(Your task): Can you rewrite the data below with "driftwood" replaced by "fallen branch" everywhere, leaving everything else unchanged and omitting the pictures?

** start of Supplied material **

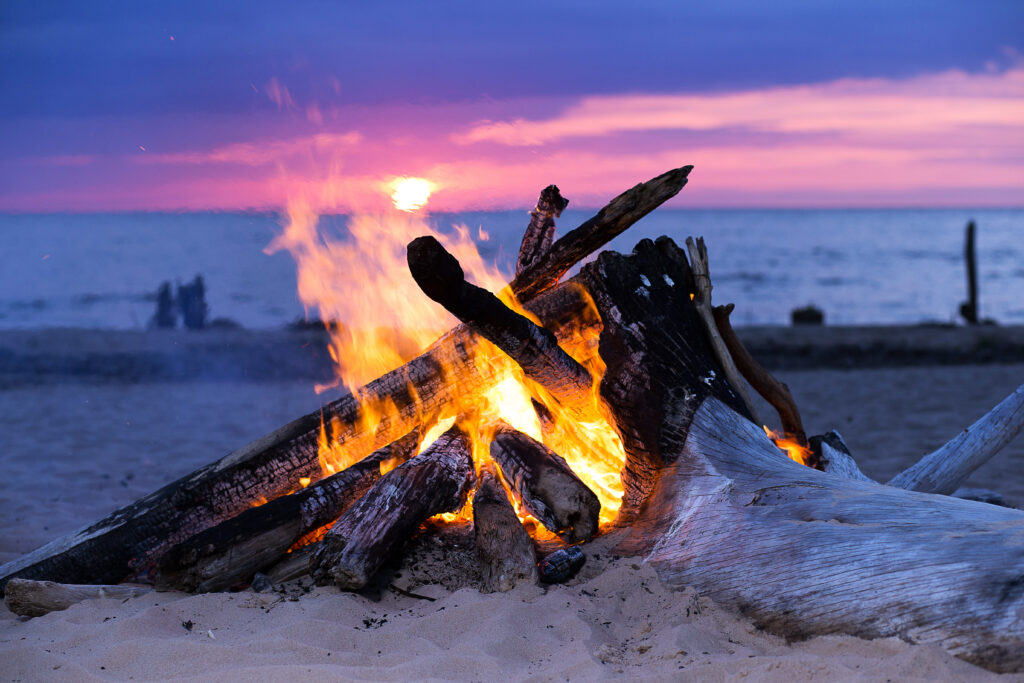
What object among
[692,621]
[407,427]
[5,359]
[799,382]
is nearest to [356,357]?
[407,427]

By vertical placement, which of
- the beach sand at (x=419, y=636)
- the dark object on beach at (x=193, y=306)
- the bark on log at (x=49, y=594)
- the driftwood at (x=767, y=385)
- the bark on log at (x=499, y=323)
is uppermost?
the dark object on beach at (x=193, y=306)

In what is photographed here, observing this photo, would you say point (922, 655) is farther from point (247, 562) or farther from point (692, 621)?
point (247, 562)

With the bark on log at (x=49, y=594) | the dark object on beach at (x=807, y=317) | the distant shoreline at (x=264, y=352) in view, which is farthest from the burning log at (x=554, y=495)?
the dark object on beach at (x=807, y=317)

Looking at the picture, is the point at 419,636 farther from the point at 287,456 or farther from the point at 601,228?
the point at 601,228

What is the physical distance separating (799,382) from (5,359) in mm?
11675

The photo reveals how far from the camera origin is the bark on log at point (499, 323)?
3.03 metres

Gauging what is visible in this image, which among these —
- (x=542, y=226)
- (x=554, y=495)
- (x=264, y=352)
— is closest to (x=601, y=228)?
(x=542, y=226)

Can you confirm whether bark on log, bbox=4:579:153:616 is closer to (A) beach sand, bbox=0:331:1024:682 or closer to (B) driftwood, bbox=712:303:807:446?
(A) beach sand, bbox=0:331:1024:682

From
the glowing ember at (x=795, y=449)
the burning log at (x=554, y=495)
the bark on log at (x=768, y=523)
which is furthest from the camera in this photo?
the glowing ember at (x=795, y=449)

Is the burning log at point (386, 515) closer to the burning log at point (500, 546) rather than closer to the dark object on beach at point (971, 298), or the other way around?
the burning log at point (500, 546)

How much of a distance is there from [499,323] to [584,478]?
1.18m

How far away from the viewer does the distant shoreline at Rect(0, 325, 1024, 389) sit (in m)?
12.2

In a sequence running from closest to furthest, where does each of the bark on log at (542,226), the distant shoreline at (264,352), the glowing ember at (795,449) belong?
the bark on log at (542,226), the glowing ember at (795,449), the distant shoreline at (264,352)

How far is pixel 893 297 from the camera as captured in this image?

** end of Supplied material **

(Full response):
What object among
[692,621]
[407,427]
[5,359]
[799,382]
is nearest to [356,357]?
[407,427]

By vertical placement, which of
- the beach sand at (x=419, y=636)
- the dark object on beach at (x=193, y=306)
- the bark on log at (x=49, y=594)
- the fallen branch at (x=767, y=385)
- the bark on log at (x=499, y=323)
is uppermost?
the dark object on beach at (x=193, y=306)

In what is photographed here, observing this photo, would you say point (922, 655) is farther from point (247, 562) or farther from point (692, 621)?
point (247, 562)

With the bark on log at (x=49, y=594) | the dark object on beach at (x=807, y=317) | the distant shoreline at (x=264, y=352) in view, which is farthest from the burning log at (x=554, y=495)?
the dark object on beach at (x=807, y=317)

Looking at the picture, is the point at 419,636 farther from the point at 287,456 or farther from the point at 601,228?
the point at 601,228

What is the physical distance separating (799,382) from (5,359) in mm?
11675

The photo reveals how far from the camera origin is the bark on log at point (499, 323)?
3.03 metres

Gauging what is visible in this image, which among these —
- (x=542, y=226)
- (x=554, y=495)
- (x=264, y=352)
— is closest to (x=601, y=228)?
(x=542, y=226)

Can you confirm whether bark on log, bbox=4:579:153:616 is closer to (A) beach sand, bbox=0:331:1024:682 or closer to (B) fallen branch, bbox=712:303:807:446?
(A) beach sand, bbox=0:331:1024:682

From
the glowing ember at (x=795, y=449)
the burning log at (x=554, y=495)
the bark on log at (x=768, y=523)
which is furthest from the camera in this photo?
the glowing ember at (x=795, y=449)

Is the burning log at point (386, 515) closer to the burning log at point (500, 546) rather than closer to the dark object on beach at point (971, 298), or the other way around?
the burning log at point (500, 546)

How much of a distance is there from [499,323] to [584,478]?
1.18m

How far away from the viewer does the distant shoreline at Rect(0, 325, 1024, 389) sit (in m)?
12.2

In a sequence running from closest to furthest, where does each of the bark on log at (542,226), the distant shoreline at (264,352), the glowing ember at (795,449) belong?
the bark on log at (542,226), the glowing ember at (795,449), the distant shoreline at (264,352)

How far is pixel 893 297 from the camera as captured in this image?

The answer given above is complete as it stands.